====== Textauszug

Dazu dürfte wohl auch eine revolutionäre Maßnahme beigetragen haben: In drei großen Ressorts hat der „Guardian“ die Grenzen zwischen Online- und Print-Redakteuren aufgehoben – es gibt nur noch Redakteure. Und das bedeutet eben auch: Der bisherige Zeitungsredakteur muss gelegentlich Schichtdienst für Online machen. Dann beobachtet er den Nachrichtenfluss – explizit inklusive Blogs und Twitter – und schreibt zunächst nur für das Web. Dabei aber fährt er nicht die Seite, entscheidet also nicht über die Platzierung der Artikel auf der Homepage – das übernimmt eine Produktionseinheit.
Die Redaktionssysteme von Print und Online sind verzahnt, auch wenn wohl nicht alles immer glänzend läuft. Auch bei der elektronischen Koordination läuft noch zu viel über E-Mail & Co.
Gelebt wird die Web-Integration von oben. Als Chefredakteur Alan Rusbridger antrat, habe er recht klar gemacht, dass wer glaubt, sich nicht um den Internet-Auftritt kümmern zu müssen, sich fragen dürfe, ob nicht noch andere Arbeitgeber existieren, die besser zu ihm passen.
Ebenso licht und angenehm, aber geräumiger sind Treppenhaus und Konferenzräume. Tja, und dann kam, was mich endgültig sprachlos machte: die Audio- und Videostudios. Die sieben Audio- und Videostudios. Sechs davon sind kleine Glasräume, in denen Techniker und Sprecher ungetrennt voneinander sitzen.
Eines, das große aber beherbergt einen Tisch, an dem bis zu sechs Leute miteinander diskutieren können und einen großen Regieraum. Ich kenne in Deutschland kein Verlagshaus, das auch nur ansatzweise etwas Ähnliches bieten könnte. Außerdem ist allein die Audio- und Videoredaktion so groß wie in Deutschland die normale Online-Redaktion insgesamt.

============

### Aufgabenstellung
1. Beantworten Sie anhand des Textauszugs über den „Guardian“ diese Fragen:
(a) Wer entscheidet über die Platzierung der Artikel auf der Homepage?
(b) Wie heißt der Chefredakteur?
(c) Wie viele Audio- und Videostudios gibt es, und wie viele davon sind kleine Glasräume?
2. Setzen Sie den Textauszug über den „Guardian“ im Anschluss an seinen letzten Satz fort.

====== Datenauszug

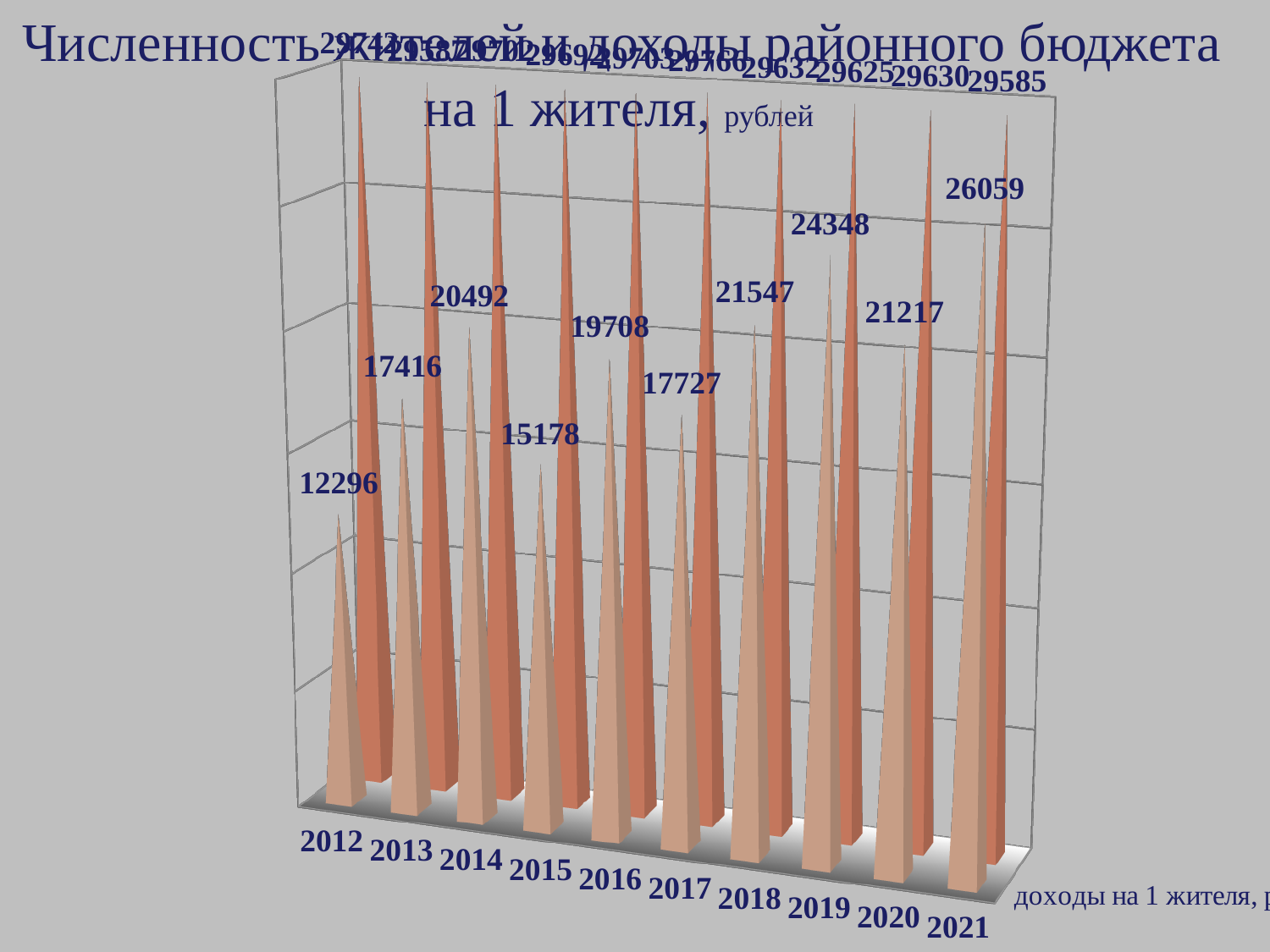
What is the difference between the income per resident in 2021 and in 2012? 13763 What is the income per resident shown for 2021? 26059 How many years are shown on the x axis? 10 In which year is the income per resident the lowest? 2012 What is the income per resident (доходы на 1 жителя) shown for 2012? 12296 What is the difference between the income per resident in 2019 and in 2018? 2801 What is the income per resident shown for 2019? 24348 Does the income per resident rise or fall from 2012 to 2014? rise Which year has a higher income per resident, 2014 or 2015? 2014 In which year is the income per resident the highest? 2021 What is the income per resident shown for 2015? 15178 What kind of chart is shown on the slide? bar chart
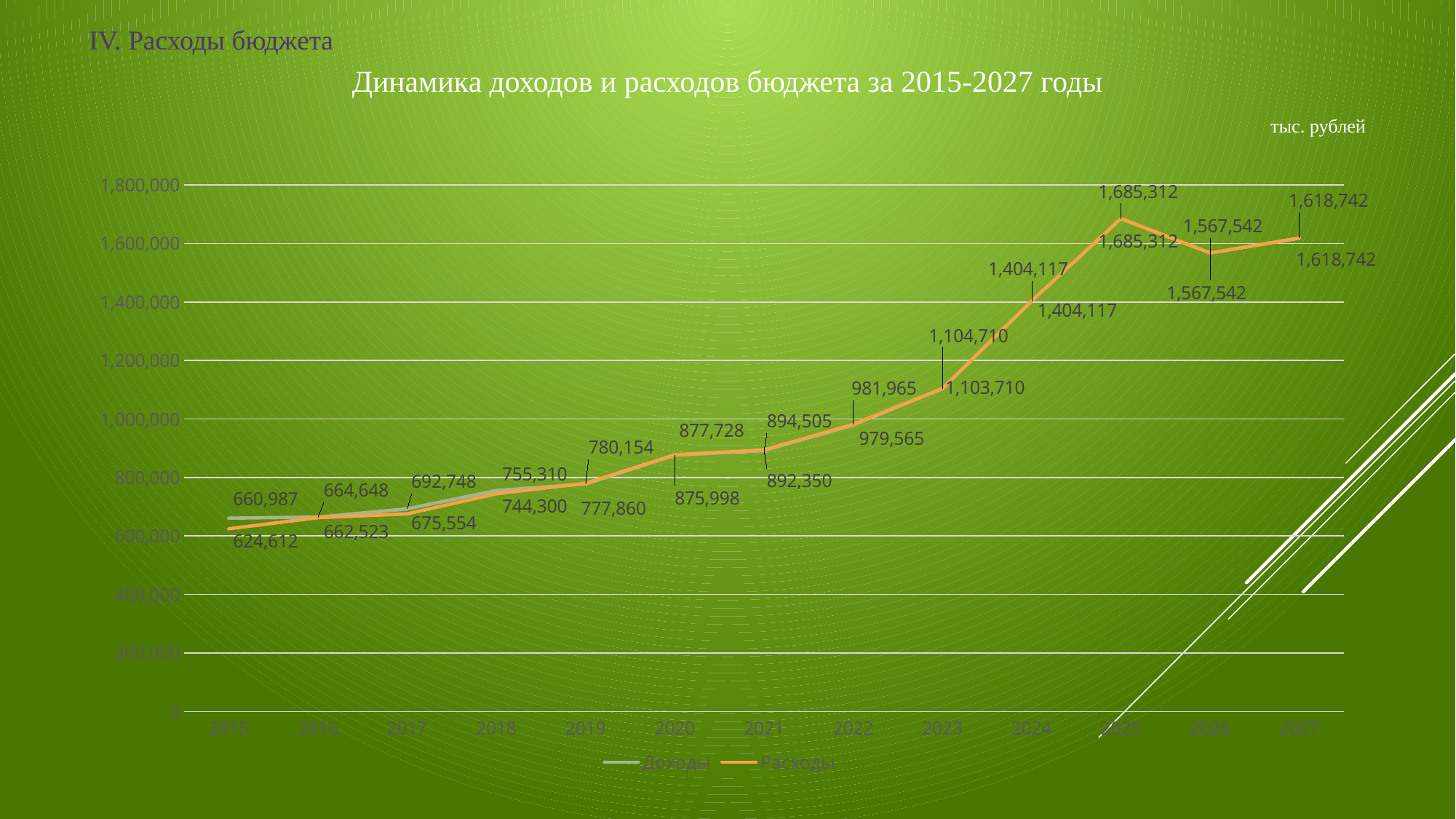
What is the value of Доходы in 2020? 875,998 What is the difference between Доходы and Расходы in 2015? 36,375 How many years are plotted along the x axis? 13 What kind of chart is shown on the slide? line chart What is the value of Расходы in 2023? 1,104,710 What is the value of Расходы in 2015? 624,612 How many series does the legend list? 2 In which year is Доходы lowest? 2015 What is the title of the chart? Динамика доходов и расходов бюджета за 2015-2027 годы Which is larger in 2018, Доходы or Расходы? Доходы In which year is Расходы highest? 2025 What is the value of Доходы in 2015? 660,987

============

### Lösungen
1.
(a) Eine Produktionseinheit.
(b) Alan Rusbridger.
(c) Sieben Studios, davon sechs kleine Glasräume.

2.
Nun muss man klar sagen: Die Zeitung „Guardian“ ist defizitär und das Unternehmen bewahrt auch deshalb Ruhe, weil hinter dem Verlag eine Stiftung steht. Aber: Der „Guardian“ setzt konsequent darauf, dass eine Veränderung des Mediennutzungsverhalten nicht ohne Reaktion bleiben kann. Und dass diese Reaktion auch Investitionen erfordert.
So wie in London werden die Medienhäuser der Zukunft aussehen. Das heißt nicht, dass der „Guardian“ das Patentrezept für den digitalen Umbruch hat. Aber er hat das Fundament, um auf technologische Entwicklungen zu reagieren und er hat die Digitalität in seine Unternehmenskultur integriert ohne seine Mitarbeiter zu hirnlosen Textschrubbern zu degradieren. Und all das ist ein gewaltiger Unterschied zur Situation in Deutschland. Mir war kalt, als ich ging.
Kommentare
Andreas Kunze 6. Mai 2009 um 11:49
In London ist mir auch meisten kalt, aber das liegt dann am Wetter. Ansonsten: So weit sind m.E. große deutsche Verlage davon nicht entfernt, etwa der Springer-Verlag. Die \“Welt\“ z.B. hat print und online bereits sehr verzahnt und macht auch nette Videos..
Kathrin Konze 6. Mai 2009 um 15:11
Das klingt natürlich toll. Bleibt zu hoffen, dass Sie nicht nach London abwandern. In den rheinischen Verlagshäusern wird leider derzeit soviel Personal abgebaut, dass sich ein solches Gebäude in 20 Jahren nicht rechnen wird. Schade eigentlich!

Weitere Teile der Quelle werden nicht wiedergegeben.